Si parla, innanzitutto, di un difficile accesso alle conoscenze di base minime per orientarsi con disinvoltura e chiarezza fra le diverse opportunità offerte dal sistema sanitario e, allo stesso tempo, conoscere i rischi e le complicazioni di scelte sbagliate, compiute per ignoranza o per una non piena consapevolizzazione.

Il sistema sanitario

Ma non meno importante è l’aspetto strutturale e istituzionale del problema della salute riproduttiva (e non solo) in Italia.  Le carenze del sistema sanitario in ambito di salute riproduttiva sono rintracciabili in quei casi di mala gestione, nei consultori o negli ospedali pubblici, dell’emergenza contraccettiva, o in quegli episodi di cosiddetta violenza ostetrica in sala parto, nella difficoltà ad accedere ai servizi di pianificazione familiare, nella stessa libertà di pianificare le dinamiche del proprio parto sottostando a pratiche spesso eccessivamente tecniche e poco umanizzanti dell’evento nascita, infine nelle stesse forme di assistenza data alle donne e agli uomini nel periodo, spesso molto delicato, del post-partum.

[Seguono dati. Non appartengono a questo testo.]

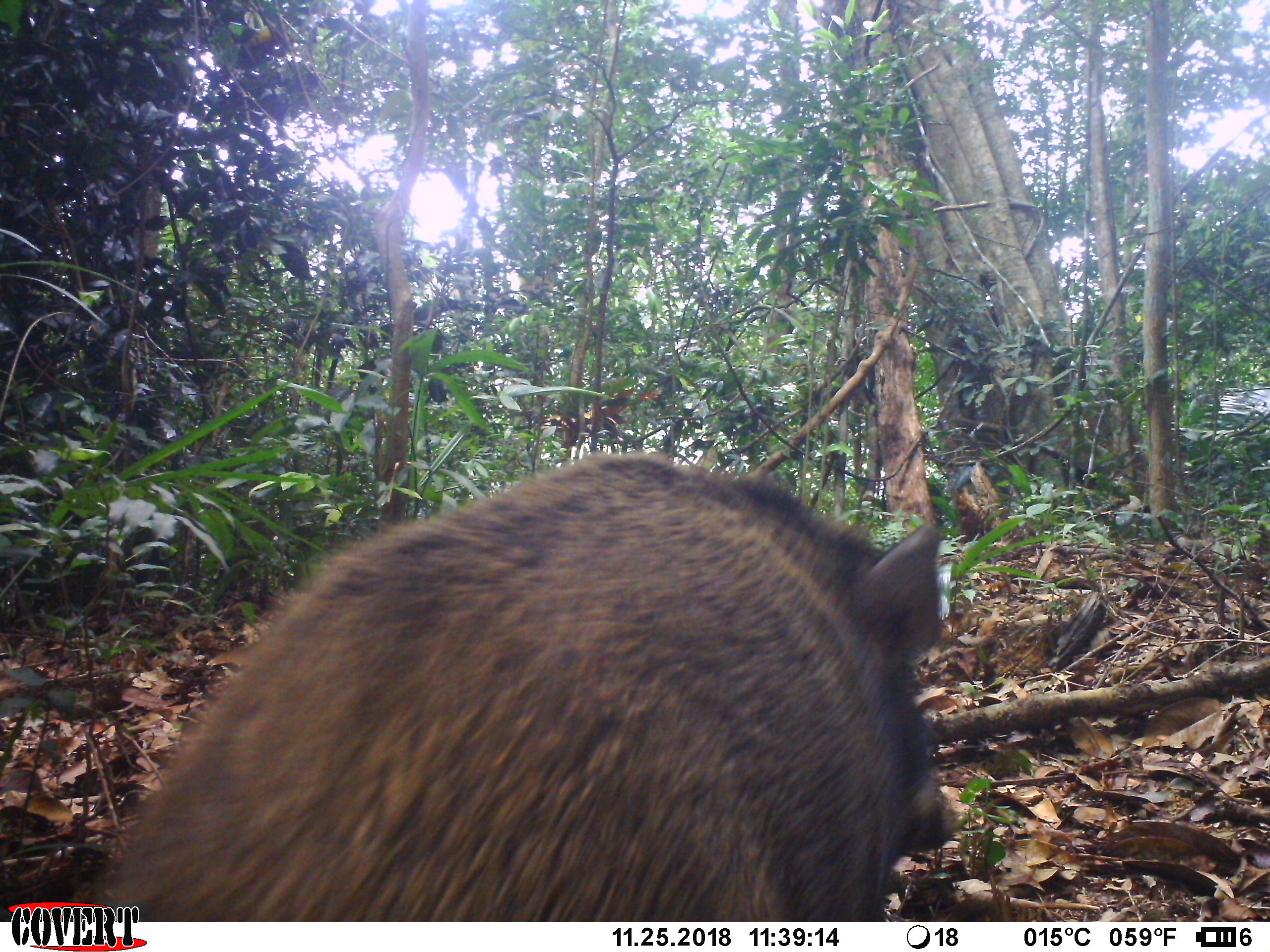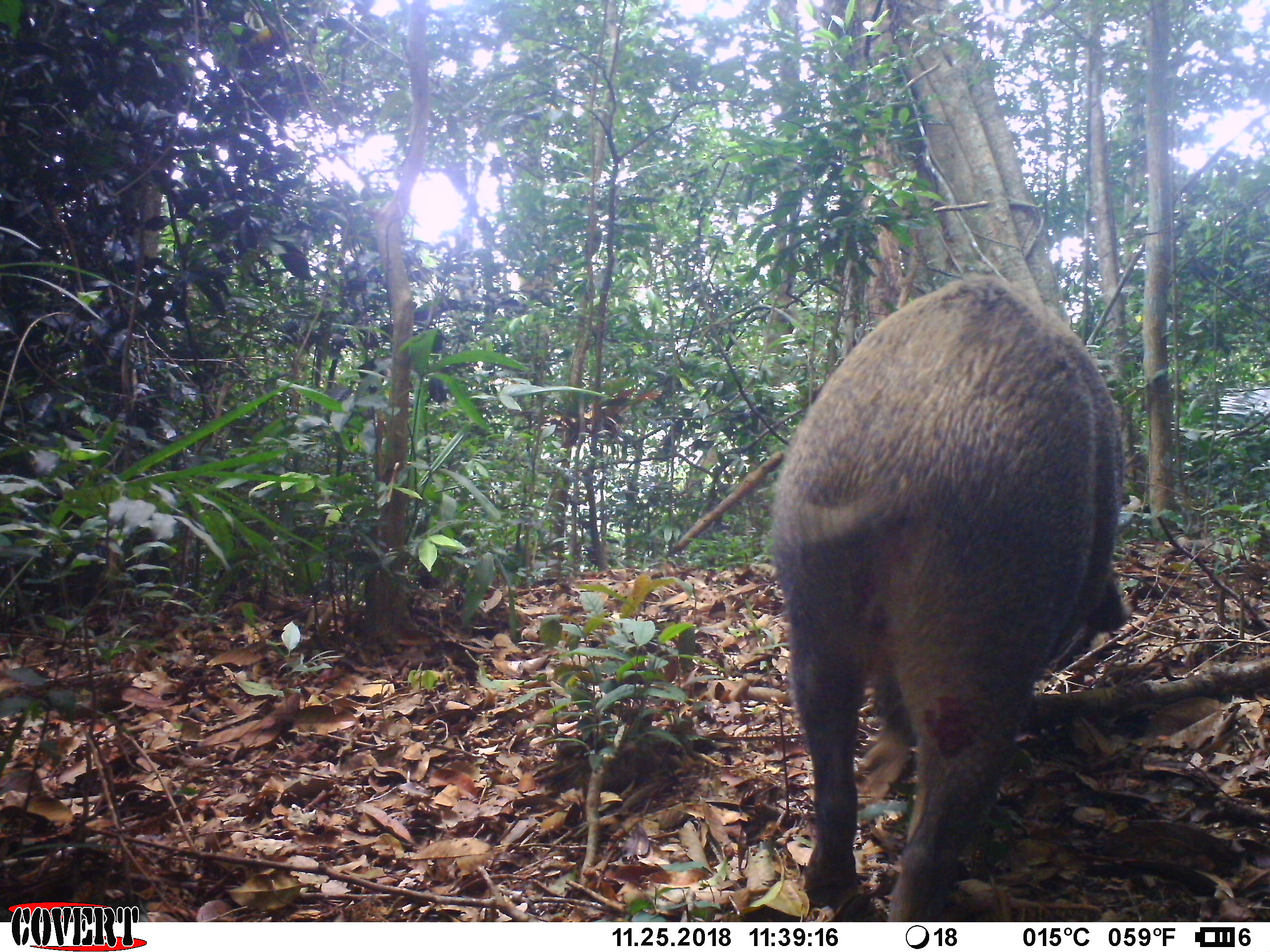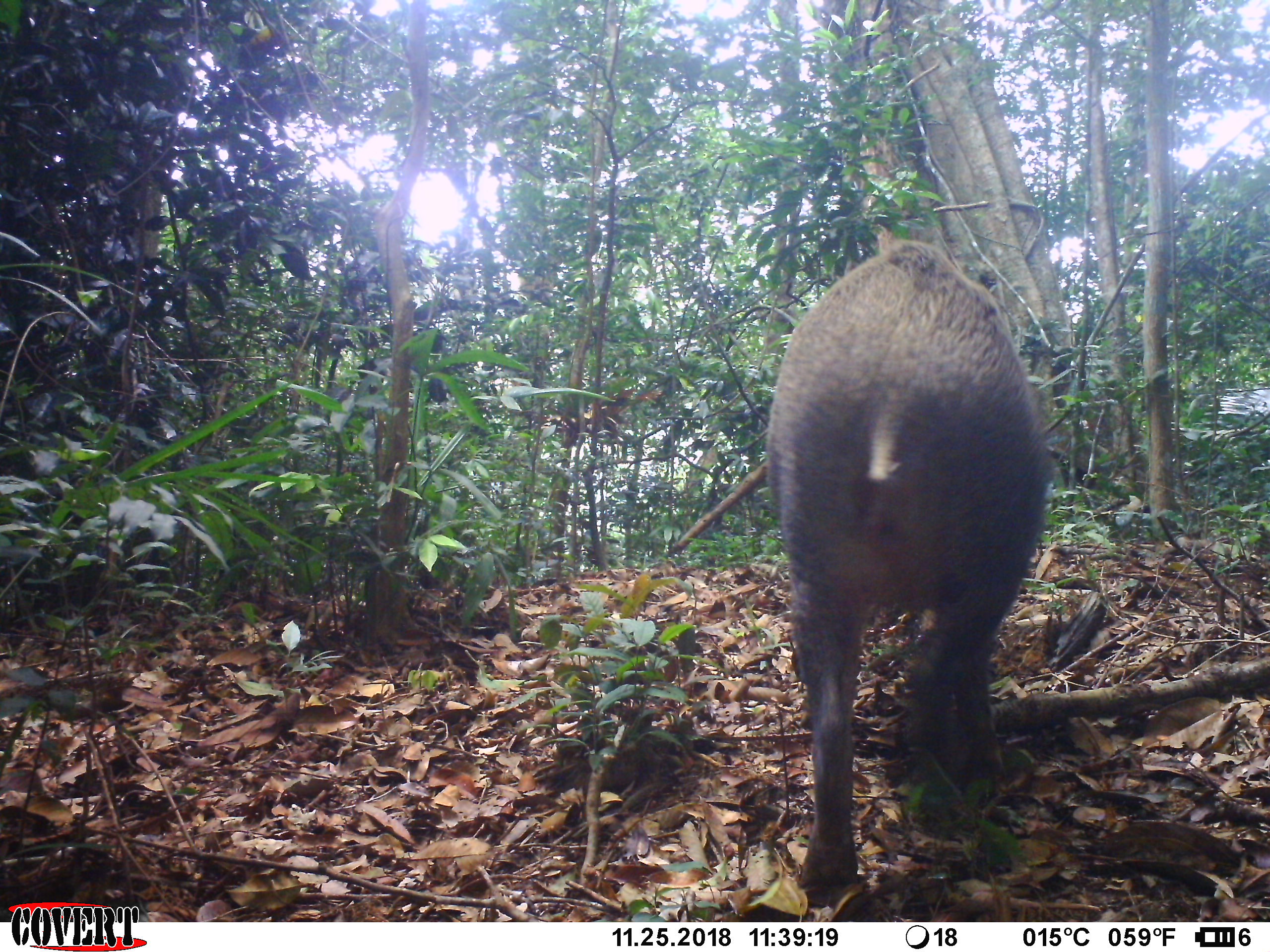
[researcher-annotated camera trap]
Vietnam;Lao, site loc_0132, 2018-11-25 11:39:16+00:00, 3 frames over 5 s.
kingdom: Animalia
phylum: Chordata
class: Mammalia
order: Artiodactyla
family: Suidae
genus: Sus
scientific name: Sus scrofa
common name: eurasian wild pig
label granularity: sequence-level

Non a caso le raccomandazioni OMS sull’assistenza al parto sottolineando l’importanza del ruolo centrale che la donna deve avere durante il parto, compresa quindi la partecipazione alla pianificazione e all’andamento dell’assistenza offerta durante l’evento nascita, considerando l’aspetto emotivo e psicologico fattori essenziali per un corretto ed adeguato sostegno ostetrico.

Concludendo vediamo come la malattia sia quindi molto spesso una costruzione sociale, causata cioè dalle condizioni materiali della popolazione e come il genere di appartenenza determina a sua volta percorsi di afflizioni e patologie diverse in base al sesso e alla posizione che quel genere copre nella società.

La salute delle donne subisce l’accumularsi di una serie di fattori e discriminazioni che a livello mondiale porta a condizioni di salute peggiori rispetto agli uomini, ed è proprio su questa intersezionalità che i sei traguardi del punto 5 sembrano spingere, per garantire una uguaglianza di genere in ogni aspetto della vita sociale e privata delle donne di tutto il mondo.